The configurational analyses used a dichotomous outcome for each of three analyses: Percent Completed Year 1, Percent Completed Year 2, and Change from Year 1 to Year 2 (positive or not positive). We set the threshold for our main outcome, CRC screening completion rate, at 19%. This cutoff was determined by tertiles, where we compared cases in the upper two tertiles of the screening rate percent versus cases in the lowest tertile. In the Year 1 analysis, there were 17 cases in the overall sample, with 11 cases in the upper two tertiles and 6 cases in the lowest tertile. For Year 2, there were 10 cases in the overall sample, with 7 cases in the upper two tertiles and 3 cases in the lowest tertile. In both Year 1 and Year 2, the 19% cut point separated the upper two tertiles from the lowest tertile, and in both years there was a sizable performance gap in the outcome across this threshold, a difference of more than 3.5 points in absolute terms. Only health systems that participated in both years were included in the Year 2 analysis and the change from Year 1 to Year 2 analysis.
The configurational analyses produced an overall model with high consistency and coverage that identified combinations of conditions that explained the presence of the outcome. Consistency refers to how often health systems identified by the model had the outcome present (i.e., higher screening rates); coverage accounts for the percent of health systems with higher screening rates explained by the model.

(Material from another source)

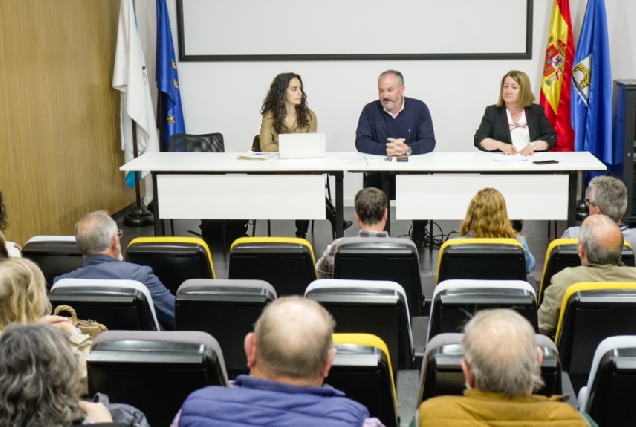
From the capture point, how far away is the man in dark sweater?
6.20 meters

To achieve data reduction, we used a configurational method to identify candidate factors, described in detail in prior studies.32-34 To summarize, we used the “minimally sufficient conditions” function within the R package “cna” to look across all 17 cases and all 8 factors at once. The consistency threshold was initially set to 100% and the coverage threshold to 15%. We considered all 1-, 2-, 3-, 4- and 5-condition configurations in our dataset that met this dual threshold. If no configurations met these criteria during the data reduction phase, we iteratively dropped the consistency threshold by increments of 5 percentage points (i.e., from 100% to 95%) and repeated the process of creating a new condition table until configurations emerged that satisfied all criteria.

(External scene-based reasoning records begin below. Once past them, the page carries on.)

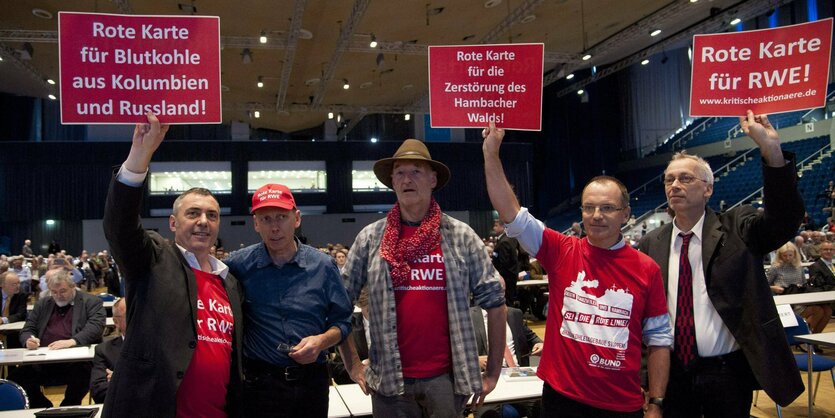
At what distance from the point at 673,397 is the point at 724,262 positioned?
1.84ft

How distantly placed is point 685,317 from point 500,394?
1109 mm

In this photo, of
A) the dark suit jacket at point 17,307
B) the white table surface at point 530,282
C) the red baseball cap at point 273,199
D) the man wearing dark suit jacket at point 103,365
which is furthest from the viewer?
the white table surface at point 530,282

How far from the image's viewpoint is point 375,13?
35.6ft

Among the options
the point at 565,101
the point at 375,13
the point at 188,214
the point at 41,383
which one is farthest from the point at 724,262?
the point at 565,101

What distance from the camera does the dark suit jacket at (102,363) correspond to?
382 centimetres

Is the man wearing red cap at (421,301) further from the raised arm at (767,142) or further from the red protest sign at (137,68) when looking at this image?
the raised arm at (767,142)

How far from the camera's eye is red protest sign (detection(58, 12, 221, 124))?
213 cm

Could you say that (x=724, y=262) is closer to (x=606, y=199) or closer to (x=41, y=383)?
(x=606, y=199)

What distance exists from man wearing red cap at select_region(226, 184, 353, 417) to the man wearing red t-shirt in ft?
2.47

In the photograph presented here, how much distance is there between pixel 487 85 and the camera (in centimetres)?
261

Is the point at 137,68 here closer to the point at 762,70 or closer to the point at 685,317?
the point at 685,317

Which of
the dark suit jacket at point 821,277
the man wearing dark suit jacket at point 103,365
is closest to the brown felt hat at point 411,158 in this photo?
the man wearing dark suit jacket at point 103,365

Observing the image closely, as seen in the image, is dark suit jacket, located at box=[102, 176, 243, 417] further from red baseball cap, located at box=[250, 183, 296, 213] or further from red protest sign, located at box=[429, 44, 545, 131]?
red protest sign, located at box=[429, 44, 545, 131]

Next, we sorted the condition table by complexity and coverage, and identified the configurations with the highest coverage scores. We began with 1-condition configurations to see if they met the consistency and coverage thresholds and were uniquely distinguished from all other 1-condition configurations. We then proceeded to examine 2-, 3-, 4- and 5-condition configurations, working upwards to minimize possible redundancy. Using this approach, we reduced the dataset to a smaller subset of candidate factors. We selected final solutions based on high overall model consistency (i.e. as close to 100% as possible, and at least 80%) and coverage (i.e., as close to 100% as possible, and at least 70%).